One of my absolute pleasures is being able to spend time with my nephews and niece. They are a few of those individuals that manage to bring a smile to my face every time I am with them, think about them, or when I’m describing some prank they pulled off to my friends or family. Being an aunt has taught me a lot about family, parenting, culture, genetics, and about developmental stages an individual goes through in their journey called life. My specialization being adolescents, having worked with them in the field for approximately 6-7 years, they were certain things that I was prepared to deal with when the kids in my family started turning thirteen and progressing through teenage a little too quickly. It was like magic, one day they were kids and the next day their voices changed, they started looking, thinking, and behaving differently. Some of the thoughts expressed and the behaviors observed were typical to developmental stages that they were going through and some were relevant to the respective situations.
Had I not known them or spend enough time with them though, I wouldn’t know the subtle changes that I now observe. Often, while talking with my nephews and niece, I see some patterns and themes that continue to alter over time as they gain a better understanding of personal, academic, social, and familial realms. Their concrete thoughts and ideas of ten years of age have now morphed into sophisticated abstract thoughts that a teenager can manage and they have started exploring the depths of conversations and ideas being presented to them. It is like watching a sapling growing slowly, deriving nutrients from the soil and with the help of suitable conditions, turning into a tree with a plethora of ideas traveling through the trunk and emerging into the world by spreading its branches and leaves out into the open sky…as independent and carefree as possible.
What if the conditions are not care free though? Then the growth must be stunted, right?! Do we as counselors always remember to consider this aspect when we meet a client for the first time? Some aspects of an individual’s life are expressed only when we are able to spend time with them, mindfully. To be with a client and to learn how this one individual sees the world that circles around them. Aren’t there times however, when you find yourself in a hurry to get to the bottom of the issue, or figure out why an individual is thinking, feeling, and behaving a certain way? What happens to just being present with the client then? Do we forget about it, or are we busy in trying to complete intake paperwork, dot all our i’s and make sure all the t’s are crossed?
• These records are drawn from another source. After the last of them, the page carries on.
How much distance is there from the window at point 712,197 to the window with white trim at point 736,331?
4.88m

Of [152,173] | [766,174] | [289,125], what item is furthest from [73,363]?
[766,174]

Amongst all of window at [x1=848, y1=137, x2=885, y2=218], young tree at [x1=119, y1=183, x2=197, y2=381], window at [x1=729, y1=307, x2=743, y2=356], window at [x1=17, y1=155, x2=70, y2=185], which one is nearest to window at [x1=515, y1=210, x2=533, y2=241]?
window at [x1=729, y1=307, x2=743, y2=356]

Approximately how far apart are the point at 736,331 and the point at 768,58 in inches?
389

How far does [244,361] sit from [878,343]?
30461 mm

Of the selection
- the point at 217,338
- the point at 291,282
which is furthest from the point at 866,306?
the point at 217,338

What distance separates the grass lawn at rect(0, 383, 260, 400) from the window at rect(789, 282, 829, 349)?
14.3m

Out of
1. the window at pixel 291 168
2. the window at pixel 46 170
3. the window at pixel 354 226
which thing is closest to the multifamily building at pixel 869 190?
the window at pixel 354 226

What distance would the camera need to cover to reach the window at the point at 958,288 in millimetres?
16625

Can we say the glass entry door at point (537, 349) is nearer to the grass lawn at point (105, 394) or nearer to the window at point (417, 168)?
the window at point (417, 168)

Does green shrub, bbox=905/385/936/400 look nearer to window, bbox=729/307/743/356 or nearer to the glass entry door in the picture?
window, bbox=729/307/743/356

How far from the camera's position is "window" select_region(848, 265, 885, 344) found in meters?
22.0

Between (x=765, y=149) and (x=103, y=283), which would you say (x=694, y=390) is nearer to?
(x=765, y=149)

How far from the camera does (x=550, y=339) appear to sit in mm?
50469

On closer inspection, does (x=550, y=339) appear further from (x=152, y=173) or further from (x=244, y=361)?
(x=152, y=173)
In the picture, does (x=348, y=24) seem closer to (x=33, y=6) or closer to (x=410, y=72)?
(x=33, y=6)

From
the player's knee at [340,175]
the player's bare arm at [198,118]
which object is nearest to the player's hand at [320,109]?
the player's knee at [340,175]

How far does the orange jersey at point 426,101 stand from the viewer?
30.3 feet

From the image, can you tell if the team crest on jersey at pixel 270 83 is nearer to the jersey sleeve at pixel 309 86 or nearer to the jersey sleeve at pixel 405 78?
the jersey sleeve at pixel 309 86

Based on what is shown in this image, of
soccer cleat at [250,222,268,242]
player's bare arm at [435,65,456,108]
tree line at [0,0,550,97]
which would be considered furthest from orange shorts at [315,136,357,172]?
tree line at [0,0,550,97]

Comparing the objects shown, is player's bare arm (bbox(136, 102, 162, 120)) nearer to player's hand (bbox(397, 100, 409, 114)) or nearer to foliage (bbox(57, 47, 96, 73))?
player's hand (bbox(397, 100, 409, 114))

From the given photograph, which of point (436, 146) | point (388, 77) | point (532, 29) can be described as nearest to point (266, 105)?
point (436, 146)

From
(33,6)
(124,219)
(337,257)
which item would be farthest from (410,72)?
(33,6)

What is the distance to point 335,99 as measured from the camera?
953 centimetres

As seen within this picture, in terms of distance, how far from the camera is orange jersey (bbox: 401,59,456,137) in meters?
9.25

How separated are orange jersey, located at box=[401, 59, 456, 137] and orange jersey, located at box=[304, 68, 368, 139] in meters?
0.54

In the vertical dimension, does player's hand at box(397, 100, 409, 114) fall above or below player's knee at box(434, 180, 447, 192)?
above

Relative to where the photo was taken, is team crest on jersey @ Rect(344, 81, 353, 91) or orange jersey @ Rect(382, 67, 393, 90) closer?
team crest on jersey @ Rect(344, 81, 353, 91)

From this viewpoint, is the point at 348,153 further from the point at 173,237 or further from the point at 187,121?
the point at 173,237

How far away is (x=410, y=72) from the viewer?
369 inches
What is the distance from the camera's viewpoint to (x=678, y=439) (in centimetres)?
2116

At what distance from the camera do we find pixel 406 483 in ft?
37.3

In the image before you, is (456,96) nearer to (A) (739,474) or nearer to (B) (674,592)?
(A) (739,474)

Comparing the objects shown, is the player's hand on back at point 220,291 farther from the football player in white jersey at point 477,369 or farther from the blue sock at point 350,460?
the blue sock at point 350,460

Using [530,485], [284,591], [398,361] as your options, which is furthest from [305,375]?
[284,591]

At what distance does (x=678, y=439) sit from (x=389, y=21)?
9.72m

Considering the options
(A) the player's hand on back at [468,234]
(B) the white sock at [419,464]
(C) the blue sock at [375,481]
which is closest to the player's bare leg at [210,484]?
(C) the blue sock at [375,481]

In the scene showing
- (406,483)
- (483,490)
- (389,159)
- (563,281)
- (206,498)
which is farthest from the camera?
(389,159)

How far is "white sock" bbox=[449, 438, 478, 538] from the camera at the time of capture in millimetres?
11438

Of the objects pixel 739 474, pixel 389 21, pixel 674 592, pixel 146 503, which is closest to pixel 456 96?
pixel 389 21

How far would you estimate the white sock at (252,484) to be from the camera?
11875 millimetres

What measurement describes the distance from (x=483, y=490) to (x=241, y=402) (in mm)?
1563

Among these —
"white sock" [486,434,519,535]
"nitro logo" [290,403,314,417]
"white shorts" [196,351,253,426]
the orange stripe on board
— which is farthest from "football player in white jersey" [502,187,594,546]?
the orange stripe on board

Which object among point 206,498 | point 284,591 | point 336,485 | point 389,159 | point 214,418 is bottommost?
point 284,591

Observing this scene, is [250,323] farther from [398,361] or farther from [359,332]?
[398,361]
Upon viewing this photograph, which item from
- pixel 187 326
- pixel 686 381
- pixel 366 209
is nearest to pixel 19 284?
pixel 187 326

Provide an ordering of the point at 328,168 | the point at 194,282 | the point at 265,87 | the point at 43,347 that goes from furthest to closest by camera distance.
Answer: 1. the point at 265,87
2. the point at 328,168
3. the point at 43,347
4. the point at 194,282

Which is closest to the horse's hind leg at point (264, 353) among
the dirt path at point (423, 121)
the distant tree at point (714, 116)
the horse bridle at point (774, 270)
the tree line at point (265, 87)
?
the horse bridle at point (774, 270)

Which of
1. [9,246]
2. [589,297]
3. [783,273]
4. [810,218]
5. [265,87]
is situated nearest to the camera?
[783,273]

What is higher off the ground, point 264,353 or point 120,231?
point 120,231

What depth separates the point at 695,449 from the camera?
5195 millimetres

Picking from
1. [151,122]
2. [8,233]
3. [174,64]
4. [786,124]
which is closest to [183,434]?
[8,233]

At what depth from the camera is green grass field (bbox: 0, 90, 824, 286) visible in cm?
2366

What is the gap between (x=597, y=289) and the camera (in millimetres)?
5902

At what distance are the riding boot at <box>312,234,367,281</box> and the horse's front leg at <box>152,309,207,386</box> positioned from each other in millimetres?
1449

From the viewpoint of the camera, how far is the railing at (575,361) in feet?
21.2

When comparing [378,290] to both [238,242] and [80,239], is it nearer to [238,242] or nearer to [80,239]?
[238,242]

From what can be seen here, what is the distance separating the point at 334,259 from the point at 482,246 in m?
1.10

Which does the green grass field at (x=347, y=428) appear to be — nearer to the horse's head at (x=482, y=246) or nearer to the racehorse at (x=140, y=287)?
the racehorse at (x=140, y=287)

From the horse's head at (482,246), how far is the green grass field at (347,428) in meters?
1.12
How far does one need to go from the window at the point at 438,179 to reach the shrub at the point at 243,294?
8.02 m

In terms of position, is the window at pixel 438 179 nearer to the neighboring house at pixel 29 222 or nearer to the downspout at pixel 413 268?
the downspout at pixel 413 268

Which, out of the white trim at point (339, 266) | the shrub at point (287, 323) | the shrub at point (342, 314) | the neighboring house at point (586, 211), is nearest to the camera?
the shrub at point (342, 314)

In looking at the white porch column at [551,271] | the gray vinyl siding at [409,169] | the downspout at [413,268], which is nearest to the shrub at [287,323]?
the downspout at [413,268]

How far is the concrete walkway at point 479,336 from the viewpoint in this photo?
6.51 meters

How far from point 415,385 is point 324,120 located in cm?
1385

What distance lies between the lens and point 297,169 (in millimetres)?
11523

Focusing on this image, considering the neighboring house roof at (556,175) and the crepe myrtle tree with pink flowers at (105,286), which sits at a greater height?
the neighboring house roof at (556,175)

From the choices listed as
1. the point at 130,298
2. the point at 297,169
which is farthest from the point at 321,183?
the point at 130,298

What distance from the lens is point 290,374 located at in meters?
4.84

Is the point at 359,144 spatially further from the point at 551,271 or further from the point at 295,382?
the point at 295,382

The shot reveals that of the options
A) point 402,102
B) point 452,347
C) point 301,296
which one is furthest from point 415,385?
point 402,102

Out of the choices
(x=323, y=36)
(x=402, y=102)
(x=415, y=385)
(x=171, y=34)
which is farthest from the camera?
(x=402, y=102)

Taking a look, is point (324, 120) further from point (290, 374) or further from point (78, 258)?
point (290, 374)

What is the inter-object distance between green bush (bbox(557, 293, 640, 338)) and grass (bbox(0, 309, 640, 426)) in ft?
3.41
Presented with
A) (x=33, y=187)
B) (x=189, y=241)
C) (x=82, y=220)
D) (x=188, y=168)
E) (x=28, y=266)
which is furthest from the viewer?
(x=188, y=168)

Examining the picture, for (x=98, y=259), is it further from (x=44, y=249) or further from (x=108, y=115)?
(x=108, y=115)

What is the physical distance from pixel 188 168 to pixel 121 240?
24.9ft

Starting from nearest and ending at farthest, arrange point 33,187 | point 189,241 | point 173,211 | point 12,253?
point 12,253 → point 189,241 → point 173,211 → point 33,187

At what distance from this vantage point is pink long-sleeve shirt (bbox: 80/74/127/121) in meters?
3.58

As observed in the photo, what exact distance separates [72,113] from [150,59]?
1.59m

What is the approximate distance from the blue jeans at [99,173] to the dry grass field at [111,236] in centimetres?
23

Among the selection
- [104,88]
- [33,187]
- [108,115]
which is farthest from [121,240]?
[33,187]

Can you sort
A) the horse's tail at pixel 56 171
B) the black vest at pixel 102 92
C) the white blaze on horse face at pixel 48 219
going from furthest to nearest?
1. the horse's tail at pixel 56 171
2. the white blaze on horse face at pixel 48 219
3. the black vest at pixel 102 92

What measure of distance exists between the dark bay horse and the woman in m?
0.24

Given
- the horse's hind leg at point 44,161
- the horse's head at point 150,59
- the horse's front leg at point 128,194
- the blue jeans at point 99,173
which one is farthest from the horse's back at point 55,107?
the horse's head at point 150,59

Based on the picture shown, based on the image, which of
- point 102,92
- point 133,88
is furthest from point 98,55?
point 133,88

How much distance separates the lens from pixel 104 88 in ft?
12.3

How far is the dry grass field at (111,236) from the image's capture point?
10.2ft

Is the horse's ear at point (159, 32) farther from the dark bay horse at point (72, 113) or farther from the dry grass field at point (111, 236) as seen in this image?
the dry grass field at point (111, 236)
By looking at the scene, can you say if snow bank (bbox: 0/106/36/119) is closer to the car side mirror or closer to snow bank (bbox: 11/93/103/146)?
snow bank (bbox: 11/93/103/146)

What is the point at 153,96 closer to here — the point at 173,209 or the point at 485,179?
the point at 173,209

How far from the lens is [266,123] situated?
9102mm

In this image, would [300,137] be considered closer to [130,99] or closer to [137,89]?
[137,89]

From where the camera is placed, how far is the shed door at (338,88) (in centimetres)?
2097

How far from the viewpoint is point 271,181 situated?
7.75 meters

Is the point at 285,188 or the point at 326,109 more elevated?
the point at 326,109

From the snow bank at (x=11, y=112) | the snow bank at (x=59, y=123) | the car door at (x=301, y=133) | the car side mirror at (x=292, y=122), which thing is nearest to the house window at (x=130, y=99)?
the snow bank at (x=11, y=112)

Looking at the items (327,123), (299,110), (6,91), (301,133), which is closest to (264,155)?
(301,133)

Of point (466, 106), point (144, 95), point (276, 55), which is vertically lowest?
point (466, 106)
Counseling is one of the situations where an individual should have permission to slow down. In our work, it is important that we allow that space, isn’t it. It is also important to consider whether we are considering big picture aspects, such as developmental stages for example, when we are getting to know our clients. Counselors in training are often asked what their theoretical orientation is and how they approach or start working with their clients. I always wonder whether one or an integration of two theories is suffice to understand an individual’s journey through life in a manner that can be considered holistic. Knowing my family, I am able to recognize and see which aspects of family life, culture, genetics, and environment are influencing and shaping the growth of the young adults in my family. Is it possible to understand a client in such a manner or is a lofty goal? I wonder.
Time constraints and pressure to perform appear to be the biggest limitations towards this goal. What can we as counselors in the field do to reduce this pressure and make sure our clients have the space that they need to relax, be themselves, explore what they need to, and help them develop an action plan provided that they are the ones coming up with it and that we as counselors are invested in them and their journey more than the plan we help them formulate. If I close my eyes and imagine the process of counseling with a client, many artistic and fantastic representations come to mind – the simplest one being that the counselor is present to ensure the client gets a space for 50 minutes that has ideal growing conditions so that it becomes an experience that the client may derive nutrients from until the next visit. Again, I do not intend to make a complicated process over simplistic, and yet, isn’t simplistic always more difficult to achieve?!